- Principal Design Leader:Bruno Mendes
- Project Architects:David Ley, Karl Engstrom
- Design Team:Emma-Louise Matthews, Henry Ly, Ian McDonald, James Burrell, Matt McDonnell, Matthew Si, Melissa Blandford, Rob Donegan, Richard Galloway, Sebastian Hecker
- Structural & Civil Engineers:John Mullen & Partners
- Building Surveyor:PLP Consultants
- Façade Consultants:BG&E
- High Rise Access:Vertigo
- Architect In Charge:Sarah Ball
Text description provided by the architects. Deakin University’s Burwood Highway Frontage Building provides new academic and high level research spaces directed towards accommodating the University’s Faculty of Health plus a number of administrative and support areas.
The Burwood Highway Frontage is an eight-level tower connected to a five-level podium building, running between the two main entrances of Deakin University in Melbourne. Envisioned as a pivotal building for the campus, the architectural intention centred around two key concepts: the spatial composition required by the functional brief, and the client’s aspiration to create a gateway building for the campus.
In order to achieve these two intersecting briefs, the building was oriented away from the southern edge and the highway, creating two north-facing courtyards that act as social gathering spaces for the public and university community, while also reinforcing and extending the landscape nature of the Burwood campus.
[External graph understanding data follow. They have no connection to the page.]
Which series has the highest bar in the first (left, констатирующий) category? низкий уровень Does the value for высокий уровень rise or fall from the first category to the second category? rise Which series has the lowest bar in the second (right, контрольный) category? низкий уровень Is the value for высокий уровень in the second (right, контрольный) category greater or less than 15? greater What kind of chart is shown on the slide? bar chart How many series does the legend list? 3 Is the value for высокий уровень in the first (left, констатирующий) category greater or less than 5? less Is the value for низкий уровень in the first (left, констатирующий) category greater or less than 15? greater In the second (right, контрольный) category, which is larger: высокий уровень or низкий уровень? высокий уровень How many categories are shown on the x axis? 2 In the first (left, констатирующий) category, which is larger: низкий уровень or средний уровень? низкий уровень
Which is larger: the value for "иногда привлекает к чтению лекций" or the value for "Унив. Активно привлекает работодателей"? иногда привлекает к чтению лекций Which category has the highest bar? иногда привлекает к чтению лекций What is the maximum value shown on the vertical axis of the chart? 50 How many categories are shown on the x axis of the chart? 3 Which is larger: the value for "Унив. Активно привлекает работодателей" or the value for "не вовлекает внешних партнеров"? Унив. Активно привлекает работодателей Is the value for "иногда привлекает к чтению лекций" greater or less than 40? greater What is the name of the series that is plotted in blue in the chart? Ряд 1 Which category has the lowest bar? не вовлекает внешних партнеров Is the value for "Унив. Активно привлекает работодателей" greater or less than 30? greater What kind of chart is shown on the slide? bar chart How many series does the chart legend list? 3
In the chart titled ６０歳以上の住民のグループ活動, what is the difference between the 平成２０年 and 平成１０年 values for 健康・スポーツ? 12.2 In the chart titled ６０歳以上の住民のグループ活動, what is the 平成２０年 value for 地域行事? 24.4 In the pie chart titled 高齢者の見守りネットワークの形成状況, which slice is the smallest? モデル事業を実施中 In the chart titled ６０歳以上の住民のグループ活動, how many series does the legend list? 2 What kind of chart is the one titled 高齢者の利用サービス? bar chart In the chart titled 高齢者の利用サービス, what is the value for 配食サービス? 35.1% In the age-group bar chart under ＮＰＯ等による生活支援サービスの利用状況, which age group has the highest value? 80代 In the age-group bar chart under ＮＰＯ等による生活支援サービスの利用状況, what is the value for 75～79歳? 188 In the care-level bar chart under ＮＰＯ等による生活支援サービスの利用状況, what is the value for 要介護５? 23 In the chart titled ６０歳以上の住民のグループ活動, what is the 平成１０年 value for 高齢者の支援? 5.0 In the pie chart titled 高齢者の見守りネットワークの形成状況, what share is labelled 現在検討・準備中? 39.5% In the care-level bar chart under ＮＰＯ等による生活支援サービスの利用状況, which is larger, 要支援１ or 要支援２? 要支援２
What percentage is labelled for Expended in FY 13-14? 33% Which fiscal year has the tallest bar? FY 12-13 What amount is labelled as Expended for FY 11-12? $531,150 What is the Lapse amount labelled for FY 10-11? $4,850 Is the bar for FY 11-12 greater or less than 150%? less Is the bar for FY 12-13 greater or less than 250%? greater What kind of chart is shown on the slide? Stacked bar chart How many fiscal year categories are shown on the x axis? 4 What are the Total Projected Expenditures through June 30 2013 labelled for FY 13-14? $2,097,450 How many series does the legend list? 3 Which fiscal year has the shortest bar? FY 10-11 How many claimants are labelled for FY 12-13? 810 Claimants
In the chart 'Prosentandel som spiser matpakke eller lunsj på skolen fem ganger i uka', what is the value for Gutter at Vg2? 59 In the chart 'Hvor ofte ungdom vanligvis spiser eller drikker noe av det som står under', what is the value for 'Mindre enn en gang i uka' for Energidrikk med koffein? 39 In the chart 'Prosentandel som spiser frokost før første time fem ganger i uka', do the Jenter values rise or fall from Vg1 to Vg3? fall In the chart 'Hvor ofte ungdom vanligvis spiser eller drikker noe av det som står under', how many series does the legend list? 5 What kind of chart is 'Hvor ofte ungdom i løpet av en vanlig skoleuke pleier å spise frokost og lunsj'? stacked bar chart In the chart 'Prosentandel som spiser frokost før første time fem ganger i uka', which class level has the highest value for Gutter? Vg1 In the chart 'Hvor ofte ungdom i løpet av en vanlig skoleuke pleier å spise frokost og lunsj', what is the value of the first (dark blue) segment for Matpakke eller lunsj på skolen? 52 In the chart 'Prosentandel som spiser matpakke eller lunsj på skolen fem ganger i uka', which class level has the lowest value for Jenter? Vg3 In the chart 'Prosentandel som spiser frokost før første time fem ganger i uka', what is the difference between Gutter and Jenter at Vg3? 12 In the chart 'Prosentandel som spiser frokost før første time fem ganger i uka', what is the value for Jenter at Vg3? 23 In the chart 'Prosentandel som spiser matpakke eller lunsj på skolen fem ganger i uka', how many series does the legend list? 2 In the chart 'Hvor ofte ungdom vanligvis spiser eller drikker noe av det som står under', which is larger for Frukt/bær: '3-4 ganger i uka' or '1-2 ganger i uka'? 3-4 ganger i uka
With a gross floor area of approximately 17,000 sqm, the massing for the building was significant, especially juxtaposed with the much finer, residential urban grain of Burwood. This was broken into two clear forms: one taller in gold to accentuate the entry into the campus, and the other in contrasting silver to hold the edge of the main road and respond to the public realm. This colour scheme sought to expand on the typology of building stocks much like those in Brasília where entire building façades are clad in a single colour of monolithic louvres. Keeping the coloured finishes to essentially two strengthens the main building forms and their presence to the campus.
The general concept of the base structure is in line with Le Corbusier's Maison Dom-ino, allowing free-form planning to occur throughout building. A significant amount of in-situ concrete was used as a finished surface.
Concrete was also a key ingredient in the creation of the flowing landscape forms that constitute the public realm. Applying a crisper material like aluminium for the louvres to the majority of the provided a strong contrast with this abundance of brutalist concrete. The number of materials used was reduced to create a monumental architectural language.
The interior was considered as a new academic workplace, providing high level research spaces for the Faculty of Health that are more akin to contemporary workplace environments than a traditional, cellular layout. The design also provides task, social and rest spaces; promotes collegiality; and connects departments, students and faculty within the building.
The provision of two external courtyards provided the opportunity to improve connectivity and activity, increasing collegiality on campus. Additional elements include car park, facilities such as a public art gallery, library and café, and a landscaped area that encourages public and university community gathering.